== Data for the task
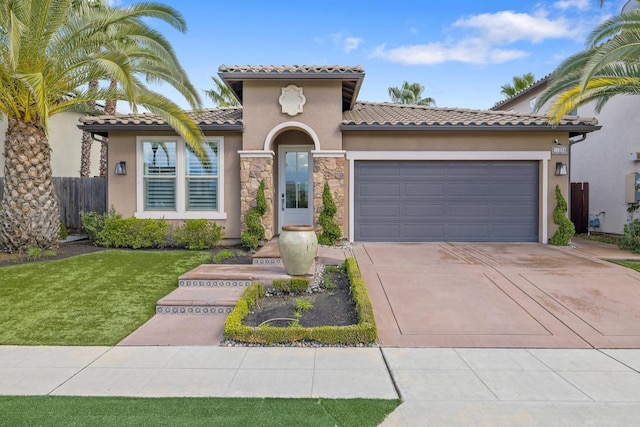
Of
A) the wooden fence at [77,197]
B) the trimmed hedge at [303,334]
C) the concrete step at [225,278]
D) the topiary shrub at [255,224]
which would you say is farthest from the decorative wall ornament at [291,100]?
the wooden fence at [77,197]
====
== Data for the task
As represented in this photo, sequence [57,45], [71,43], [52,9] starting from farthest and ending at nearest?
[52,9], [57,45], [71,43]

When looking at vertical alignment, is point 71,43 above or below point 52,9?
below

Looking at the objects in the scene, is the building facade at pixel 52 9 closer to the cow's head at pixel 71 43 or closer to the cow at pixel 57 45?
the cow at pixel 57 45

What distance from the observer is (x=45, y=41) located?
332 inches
====
How many lines of the records above contain the string "pixel", matching case exactly? Reply with the number alone.

__Response to this exercise__
2